## PROMPT
What you should give back is a precise copy of the lines below from the one containing "What If: Palico In Smash?" through the one containing "Die neonazistische Kundgebung", with no pictures.

*** MATERIAL FOR THE TASK ***

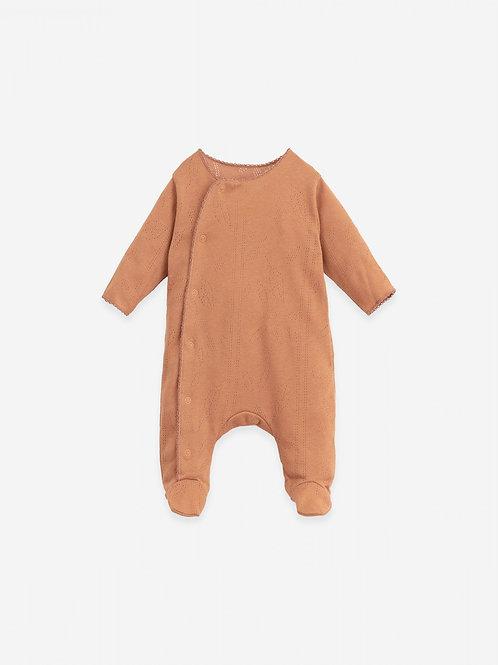 PLAY UP - Pyjama bébé ajour jumpsuit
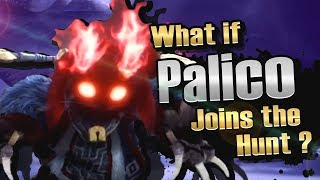 What If: Palico In Smash?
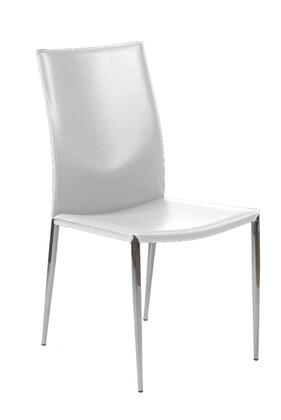 Euro Style 17224WHT Max Series  Dining Room Chair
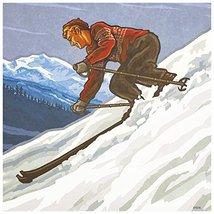 Tree-Free Greetings 97076 Downhill Skier Themed Paul A. Lanquist Art Pre... - $9.79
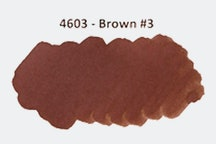 Brown #3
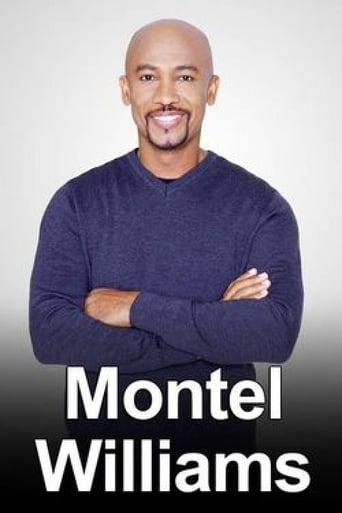 Poster of The Montel Williams Show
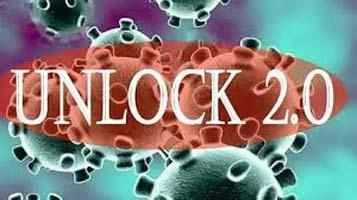 Unlock 2.0 : इन राज्यों में 'अनलॉक-2' नहीं होगा लागू ….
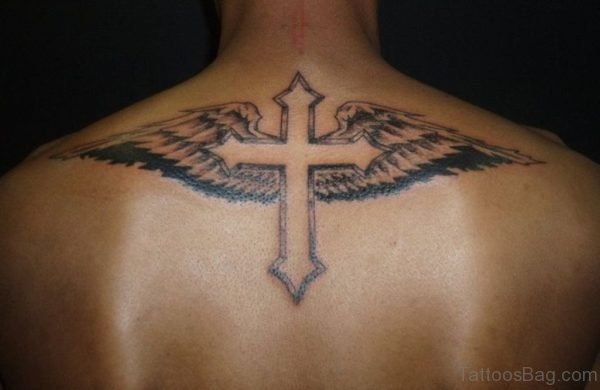 Cross And Wings Tattoo On Back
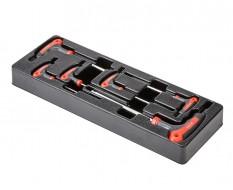 T-inbusset 6 delig - T sleutel inbus met kunststof handvat in kunststof module voor gereedschapswagen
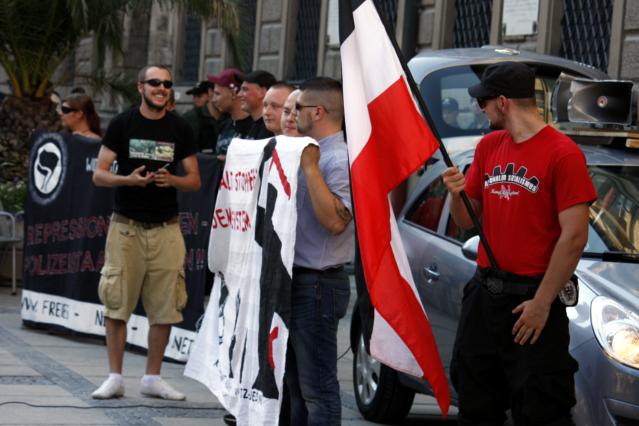 Die neonazistische Kundgebung in der Innenstadt. Foto: Tim Karlson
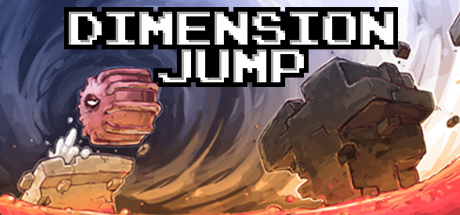 Teaser image for Dimension Jump
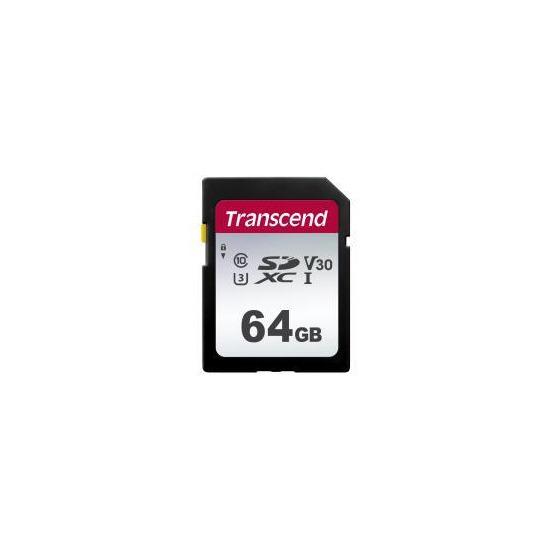 Transcend 64GB UHS-I U3 SD Memory Card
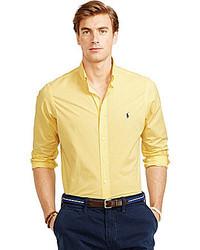 Camisa Ralph Lauren Amarilla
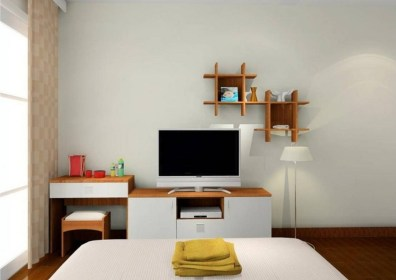 bedroom tv stand stands rooms furniture cabinet modern console narrow unit wall units room cabinets delightful living inspirations regard interior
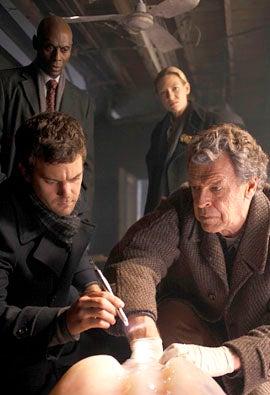 "Fringe - Season 2 - ""The Man From the Other Side"" - Joshua Jackson, Lance Reddick, Anna Torv and John Noble"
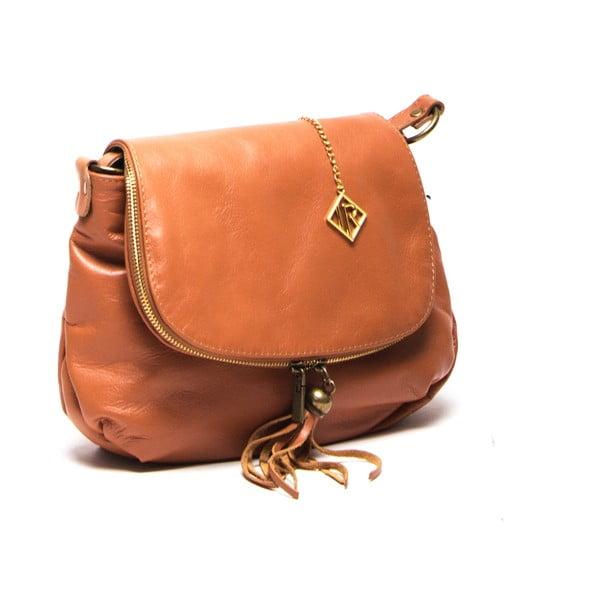 Skórzana torebka Isabella Rhea 2052 Cognac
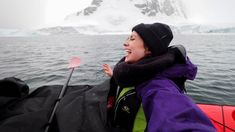 What it's Like to Kayak in ANTARCTICA!
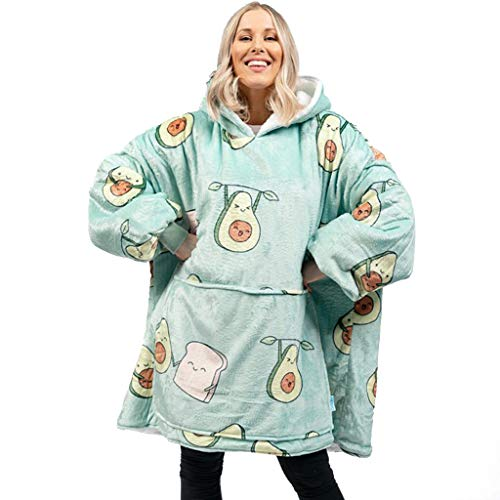 IvyH Übergroße Hoodie Sweatshirt Decke, Modedruck Sherpa Tragbare Decke Warme Gemütliche TV Decke mit Ärmeln und Tasche für Erwachsene Männer Frauen Teenager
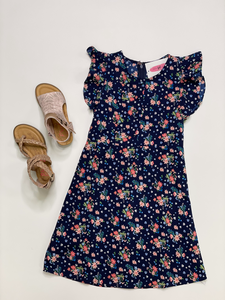 KIDS Navy Button Floral Dress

***

## WRITTEN RESPONSE
 What If: Palico In Smash?
 Euro Style 17224WHT Max Series  Dining Room Chair
 Tree-Free Greetings 97076 Downhill Skier Themed Paul A. Lanquist Art Pre... - $9.79
 Brown #3
 Poster of The Montel Williams Show
 Unlock 2.0 : इन राज्यों में 'अनलॉक-2' नहीं होगा लागू ….
 Cross And Wings Tattoo On Back
 T-inbusset 6 delig - T sleutel inbus met kunststof handvat in kunststof module voor gereedschapswagen
 Die neonazistische Kundgebung in der Innenstadt. Foto: Tim Karlson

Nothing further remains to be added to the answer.